You have to take responsibility for healing your wounds. You can start a journey to heal from what you have been through. If you at least start trying, you will see that help, where you can’t do it alone, will come.
Help yourself, God helps you. If you do everything possible, help always comes . Always.
- To forgive, you have to heal the wound you have suffered : even if the wound has been inflicted on you by other people, heal it yourself, do it carefully and with commitment. Don’t wait for others to heal you.
- Forgiveness often means ending the relationship , because we realized that we are different,
that the path is not compatible, that I thought of you something that was only my imagination; I imagined that you were a certain person and instead you are something that is not good for me Okay so, you are a perfect person anyway, but not perfect for me, not now.
- If you want to continue the relationship with those who hurt you , you have to heal your wound perfectly and remove any trace of anger, resentment or resentment. This often involves spiritual growth of a few steps and a better understanding of reality, of oneself and of the other.
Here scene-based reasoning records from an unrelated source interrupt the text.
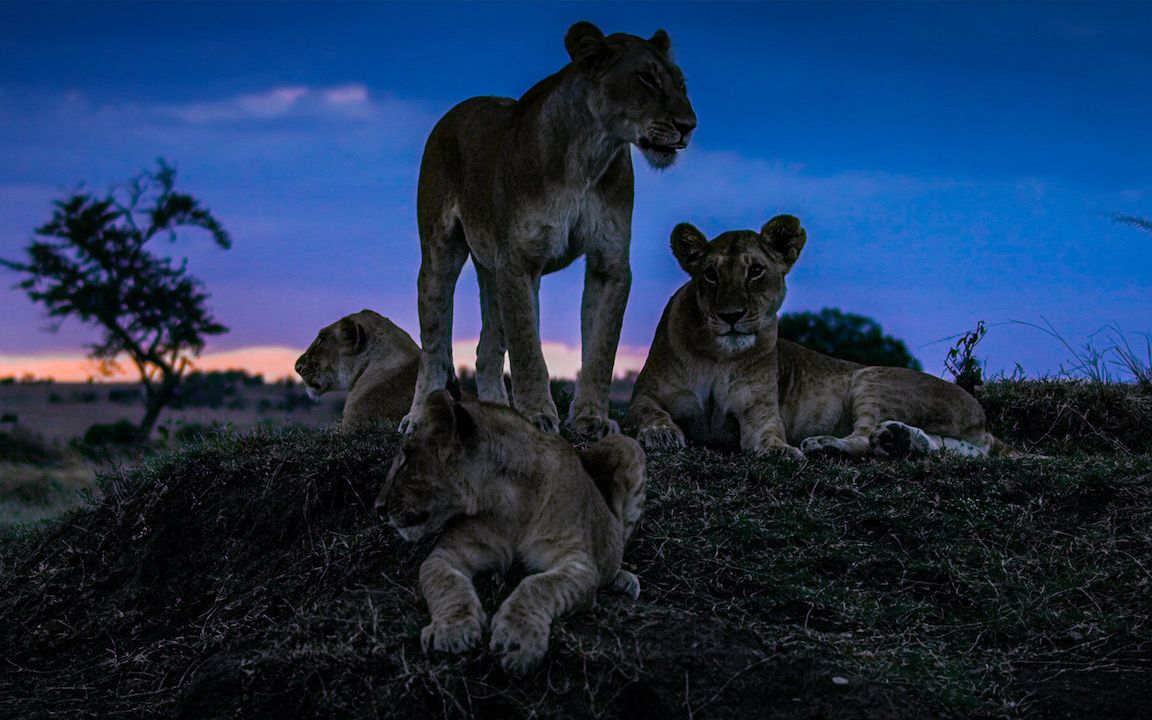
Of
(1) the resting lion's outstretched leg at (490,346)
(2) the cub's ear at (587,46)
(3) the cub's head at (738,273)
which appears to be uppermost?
(2) the cub's ear at (587,46)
Forgiveness is an impossible challenge if you don’t understand your wound, if you don’t accept the reality of the facts. Suffering deep wrongs leads us to dark places of our nature, where it is easier to hate, brood indefinitely in resentment, rather than accepting that every human being has his limitations, his imperfections, that no one owes us anything and that we are we are always responsible for our well-being and our happiness. Falling is normal, both for us and for others. Forgiveness is not justifying, it is not canceling what has been, everything does not go back to the way it was. We learn, we understand better, we proceed, everything will be better than before, more true, more real. It is only the illusions and psychological projections that are lost along the way.
One cannot forgive until the wound is healed , we cannot forgive those wounds that we cannot heal. How to heal the wounds of the soul is a topic that will certainly need to be explored.